■ Bloco de texto
■ ■ ■ ■

Os mesopotâmicos, milênios antes de nós, estavam bem menos iludidos: Ereskighal é realmente invencícel, e seu poder — o da entropia e da morte — incessante e irrefreável, agindo sobre npos a cada instante.
A dor nas costas de meu cãozinho era isso. A mordida de Ereskighal, a mesma terrível mordida que sinto em cada câimbra ou falha física da idade, nos meus já quase cinquenta anos.
Ereskhigal é impiedosa, absolutamente indiferente ao que quer que os vivos sintam ou façam, e muito superior a tudo isso. É o lado sombrio e desumano de Inana que ela própria aprende a enfrentar e assumir, e que os mesopotâmicos entendiam como uma “frieza” emocional adquirida pelo sofrimento, pelo “estupro” da terra. Na verdade Ereskighal não “odeia”. Já odiou, não odeia mais. Agora é apenas… indiferente.
Foi assim que senti o impacto da notícia evidente, de que meu cãozinho tão amado estava… envelhecendo! — assim como eu. Os sinais da velhice, nessa perspectiva, são os sinais do caminho do qual não nos podemos desviar, por mais que queiramos, porque somos arrastados por esse caminho por forças maiores que as nossas, que nos arrastam vindas de fora e de dentro de nós. São os sinais da morte vindo, porque o caminho da vida, por mais que nos iludamos, é o caminho para a morte.
Isso me assolou de uma maneira difícil de descrever. A ideia de que algum dia, necessariamente mais cedo do que o esperado, um dia no futuro que eu não poderia apagar da minha mente desde já, o meu cãozinho querido sumiria, levado do meu mundo por Ereskighal, levado do meu mundo pela morte.
6. Humano: os medos e dores da consciência do fim
Jorge Luís Borges tem um belíssimo conto chamado O imortal.
É a história de um homem em busca da imortalidade — o mesmo tema básico da lenda de Gilgamesh, que também procura por isso depois de ter vivido a terrível e angustiante morte de seu amigo inseparável, Enkidu — o forte, dócil, justo e corajoso Enkidu, com seus chifres ainda assinalando sua original e perdida integração à natureza, com sua naturalidade e pureza, meio boi meio gente, e com sua fidelidade verdadeiramente canina pelo amigo.

■ ■ ■ ■

■ Material fornecido
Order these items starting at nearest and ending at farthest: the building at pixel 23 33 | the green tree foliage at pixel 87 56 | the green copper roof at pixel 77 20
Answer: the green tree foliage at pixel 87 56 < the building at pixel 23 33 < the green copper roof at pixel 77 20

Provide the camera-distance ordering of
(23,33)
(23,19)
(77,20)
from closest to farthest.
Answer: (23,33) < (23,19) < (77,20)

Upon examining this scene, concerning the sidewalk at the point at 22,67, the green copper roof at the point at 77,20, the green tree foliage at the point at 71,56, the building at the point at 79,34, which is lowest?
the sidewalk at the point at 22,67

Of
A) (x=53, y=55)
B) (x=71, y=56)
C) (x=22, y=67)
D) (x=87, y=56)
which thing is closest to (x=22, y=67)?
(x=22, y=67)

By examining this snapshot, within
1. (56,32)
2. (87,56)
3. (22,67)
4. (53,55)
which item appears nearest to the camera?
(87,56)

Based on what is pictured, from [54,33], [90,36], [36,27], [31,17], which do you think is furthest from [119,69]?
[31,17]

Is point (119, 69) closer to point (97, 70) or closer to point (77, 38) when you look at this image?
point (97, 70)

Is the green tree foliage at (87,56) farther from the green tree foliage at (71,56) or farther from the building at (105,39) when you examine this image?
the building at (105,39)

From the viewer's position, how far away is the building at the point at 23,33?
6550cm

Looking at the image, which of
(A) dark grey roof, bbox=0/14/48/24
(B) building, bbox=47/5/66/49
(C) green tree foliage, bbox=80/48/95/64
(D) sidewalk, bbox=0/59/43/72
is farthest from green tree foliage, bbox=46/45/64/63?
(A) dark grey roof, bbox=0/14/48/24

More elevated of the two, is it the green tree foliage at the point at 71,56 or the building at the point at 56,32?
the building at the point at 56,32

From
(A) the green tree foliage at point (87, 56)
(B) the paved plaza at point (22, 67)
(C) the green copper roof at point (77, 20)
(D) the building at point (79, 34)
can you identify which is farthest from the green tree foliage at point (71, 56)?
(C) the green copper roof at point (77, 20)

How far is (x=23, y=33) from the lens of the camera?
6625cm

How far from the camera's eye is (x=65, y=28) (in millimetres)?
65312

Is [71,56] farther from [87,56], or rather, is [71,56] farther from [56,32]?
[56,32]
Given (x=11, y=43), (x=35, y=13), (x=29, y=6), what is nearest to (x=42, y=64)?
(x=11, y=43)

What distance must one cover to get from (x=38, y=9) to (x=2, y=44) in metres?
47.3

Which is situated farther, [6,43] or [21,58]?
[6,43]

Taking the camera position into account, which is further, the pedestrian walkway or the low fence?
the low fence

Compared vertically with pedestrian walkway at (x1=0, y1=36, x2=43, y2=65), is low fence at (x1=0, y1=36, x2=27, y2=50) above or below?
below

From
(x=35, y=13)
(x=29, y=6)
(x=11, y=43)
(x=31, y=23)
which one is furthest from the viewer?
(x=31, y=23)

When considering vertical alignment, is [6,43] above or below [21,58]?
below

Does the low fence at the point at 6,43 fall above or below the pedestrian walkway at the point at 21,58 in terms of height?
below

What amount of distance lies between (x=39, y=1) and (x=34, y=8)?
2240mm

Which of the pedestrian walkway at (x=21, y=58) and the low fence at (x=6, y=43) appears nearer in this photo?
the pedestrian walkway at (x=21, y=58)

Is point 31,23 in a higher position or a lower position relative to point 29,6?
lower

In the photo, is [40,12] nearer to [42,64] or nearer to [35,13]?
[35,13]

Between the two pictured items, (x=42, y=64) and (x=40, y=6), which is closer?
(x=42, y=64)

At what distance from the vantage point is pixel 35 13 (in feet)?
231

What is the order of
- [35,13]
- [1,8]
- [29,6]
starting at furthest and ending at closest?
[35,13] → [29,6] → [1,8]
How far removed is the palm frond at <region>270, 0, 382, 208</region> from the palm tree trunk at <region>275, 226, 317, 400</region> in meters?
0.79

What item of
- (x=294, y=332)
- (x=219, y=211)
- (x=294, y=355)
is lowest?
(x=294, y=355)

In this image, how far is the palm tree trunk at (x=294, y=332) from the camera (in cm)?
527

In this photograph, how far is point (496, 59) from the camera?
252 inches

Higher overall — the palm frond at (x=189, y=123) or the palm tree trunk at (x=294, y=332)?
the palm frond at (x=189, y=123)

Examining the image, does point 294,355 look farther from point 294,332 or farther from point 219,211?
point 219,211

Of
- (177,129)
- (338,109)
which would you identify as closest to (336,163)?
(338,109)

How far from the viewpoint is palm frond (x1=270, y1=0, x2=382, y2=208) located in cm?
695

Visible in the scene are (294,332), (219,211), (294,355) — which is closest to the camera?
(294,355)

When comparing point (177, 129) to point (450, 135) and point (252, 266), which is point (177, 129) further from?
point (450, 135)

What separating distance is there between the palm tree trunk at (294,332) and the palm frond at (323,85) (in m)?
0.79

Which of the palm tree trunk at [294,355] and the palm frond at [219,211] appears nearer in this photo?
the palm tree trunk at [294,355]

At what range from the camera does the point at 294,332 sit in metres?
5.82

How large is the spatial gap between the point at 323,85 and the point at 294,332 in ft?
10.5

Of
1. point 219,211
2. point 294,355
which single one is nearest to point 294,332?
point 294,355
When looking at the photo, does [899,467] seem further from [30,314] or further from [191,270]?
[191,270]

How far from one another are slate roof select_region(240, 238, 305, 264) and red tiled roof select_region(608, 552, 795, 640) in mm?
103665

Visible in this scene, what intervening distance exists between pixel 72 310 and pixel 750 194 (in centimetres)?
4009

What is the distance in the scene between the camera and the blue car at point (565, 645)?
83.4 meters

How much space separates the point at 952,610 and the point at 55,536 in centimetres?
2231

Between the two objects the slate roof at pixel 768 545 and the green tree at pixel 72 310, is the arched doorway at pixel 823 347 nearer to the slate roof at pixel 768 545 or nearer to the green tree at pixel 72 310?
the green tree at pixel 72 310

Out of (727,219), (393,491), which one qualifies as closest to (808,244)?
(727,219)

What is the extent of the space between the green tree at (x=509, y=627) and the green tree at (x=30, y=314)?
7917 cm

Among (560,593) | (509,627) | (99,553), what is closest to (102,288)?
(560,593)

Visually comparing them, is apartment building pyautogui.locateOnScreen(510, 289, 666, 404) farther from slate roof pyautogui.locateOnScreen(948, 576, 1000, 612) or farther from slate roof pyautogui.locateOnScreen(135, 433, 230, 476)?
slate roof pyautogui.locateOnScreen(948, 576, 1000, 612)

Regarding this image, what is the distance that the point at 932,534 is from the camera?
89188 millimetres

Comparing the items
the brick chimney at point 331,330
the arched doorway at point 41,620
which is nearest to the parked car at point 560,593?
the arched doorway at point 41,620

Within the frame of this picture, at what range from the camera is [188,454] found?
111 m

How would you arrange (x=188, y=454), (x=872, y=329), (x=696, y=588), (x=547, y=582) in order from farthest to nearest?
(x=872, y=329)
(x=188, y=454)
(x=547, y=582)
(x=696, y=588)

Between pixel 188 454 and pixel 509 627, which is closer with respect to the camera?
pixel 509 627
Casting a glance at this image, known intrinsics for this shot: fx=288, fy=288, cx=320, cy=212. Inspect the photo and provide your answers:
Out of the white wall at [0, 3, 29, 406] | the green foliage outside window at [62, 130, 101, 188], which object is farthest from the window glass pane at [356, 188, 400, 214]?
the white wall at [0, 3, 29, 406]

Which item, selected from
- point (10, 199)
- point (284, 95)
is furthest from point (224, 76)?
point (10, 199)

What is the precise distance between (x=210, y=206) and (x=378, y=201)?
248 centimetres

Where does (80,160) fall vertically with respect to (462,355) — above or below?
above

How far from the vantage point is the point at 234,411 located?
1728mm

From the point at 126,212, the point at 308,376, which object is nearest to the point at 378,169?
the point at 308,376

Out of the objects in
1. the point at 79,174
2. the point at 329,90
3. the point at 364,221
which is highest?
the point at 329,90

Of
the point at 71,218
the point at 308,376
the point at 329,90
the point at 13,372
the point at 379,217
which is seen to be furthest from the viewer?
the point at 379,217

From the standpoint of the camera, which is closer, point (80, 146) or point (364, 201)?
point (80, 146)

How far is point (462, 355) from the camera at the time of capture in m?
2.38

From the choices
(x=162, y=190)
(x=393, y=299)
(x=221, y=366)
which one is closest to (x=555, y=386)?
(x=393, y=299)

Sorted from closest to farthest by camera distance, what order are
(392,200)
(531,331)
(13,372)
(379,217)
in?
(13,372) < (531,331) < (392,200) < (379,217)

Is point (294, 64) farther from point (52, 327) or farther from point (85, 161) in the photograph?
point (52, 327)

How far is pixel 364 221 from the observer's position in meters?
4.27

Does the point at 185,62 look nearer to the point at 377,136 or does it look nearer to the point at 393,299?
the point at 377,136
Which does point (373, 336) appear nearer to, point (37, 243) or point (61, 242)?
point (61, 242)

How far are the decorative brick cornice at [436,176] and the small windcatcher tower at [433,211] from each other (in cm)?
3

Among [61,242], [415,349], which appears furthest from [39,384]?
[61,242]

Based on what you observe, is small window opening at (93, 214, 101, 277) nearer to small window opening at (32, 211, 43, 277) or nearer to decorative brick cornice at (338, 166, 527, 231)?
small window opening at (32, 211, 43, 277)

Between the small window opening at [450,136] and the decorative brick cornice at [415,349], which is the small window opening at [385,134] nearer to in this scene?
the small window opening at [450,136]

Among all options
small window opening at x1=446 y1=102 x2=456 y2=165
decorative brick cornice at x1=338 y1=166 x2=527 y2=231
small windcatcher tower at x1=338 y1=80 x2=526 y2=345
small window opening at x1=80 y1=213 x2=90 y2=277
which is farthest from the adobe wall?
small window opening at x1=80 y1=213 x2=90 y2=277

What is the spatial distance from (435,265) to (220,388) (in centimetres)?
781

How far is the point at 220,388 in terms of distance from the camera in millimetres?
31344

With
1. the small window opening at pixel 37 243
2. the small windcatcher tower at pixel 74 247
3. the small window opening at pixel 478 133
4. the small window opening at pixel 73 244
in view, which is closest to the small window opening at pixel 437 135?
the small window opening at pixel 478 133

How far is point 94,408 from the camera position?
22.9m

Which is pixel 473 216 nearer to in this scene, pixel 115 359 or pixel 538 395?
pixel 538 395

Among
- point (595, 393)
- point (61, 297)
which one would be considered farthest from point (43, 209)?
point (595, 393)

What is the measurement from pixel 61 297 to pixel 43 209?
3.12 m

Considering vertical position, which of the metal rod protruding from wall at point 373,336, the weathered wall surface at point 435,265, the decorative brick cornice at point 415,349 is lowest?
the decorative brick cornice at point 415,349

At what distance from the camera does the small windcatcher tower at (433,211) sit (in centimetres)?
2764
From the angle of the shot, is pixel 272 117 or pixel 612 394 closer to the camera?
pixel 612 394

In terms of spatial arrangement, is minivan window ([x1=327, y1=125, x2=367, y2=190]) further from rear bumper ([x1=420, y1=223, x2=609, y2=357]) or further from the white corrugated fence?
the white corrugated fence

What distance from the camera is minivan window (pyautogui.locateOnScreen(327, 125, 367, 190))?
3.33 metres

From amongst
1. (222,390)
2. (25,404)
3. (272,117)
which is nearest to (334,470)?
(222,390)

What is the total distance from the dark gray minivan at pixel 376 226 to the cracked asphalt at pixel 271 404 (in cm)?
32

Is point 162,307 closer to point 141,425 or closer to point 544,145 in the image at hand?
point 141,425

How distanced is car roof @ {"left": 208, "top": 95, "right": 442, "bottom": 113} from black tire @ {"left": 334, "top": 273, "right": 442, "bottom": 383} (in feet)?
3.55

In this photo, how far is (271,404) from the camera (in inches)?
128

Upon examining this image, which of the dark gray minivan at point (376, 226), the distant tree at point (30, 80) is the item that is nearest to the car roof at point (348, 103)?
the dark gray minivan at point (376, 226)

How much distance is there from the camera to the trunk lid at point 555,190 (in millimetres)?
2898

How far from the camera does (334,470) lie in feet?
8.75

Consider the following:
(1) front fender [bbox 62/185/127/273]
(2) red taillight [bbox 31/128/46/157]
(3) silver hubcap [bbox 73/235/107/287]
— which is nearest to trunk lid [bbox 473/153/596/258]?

■ ■ ■ ■

■ Lista de tarefas
a. De acordo com o bloco de texto, por que os sinais da velhice são sinais de um caminho do qual não se pode desviar? Explique em uma a três frases.
b. Reproduza do bloco de texto o trecho que se inicia com as palavras que contêm "Os mesopotâmicos, milênios" e se encerra com "quase cinquenta anos.".

■ Resultados do exercício
a. Não se pode desviar desse caminho, por mais que se queira, porque somos arrastados por ele por forças maiores que as nossas. Essas forças nos arrastam vindas de fora e de dentro de nós.

b.
Os mesopotâmicos, milênios antes de nós, estavam bem menos iludidos: Ereskighal é realmente invencícel, e seu poder — o da entropia e da morte — incessante e irrefreável, agindo sobre npos a cada instante.
A dor nas costas de meu cãozinho era isso. A mordida de Ereskighal, a mesma terrível mordida que sinto em cada câimbra ou falha física da idade, nos meus já quase cinquenta anos.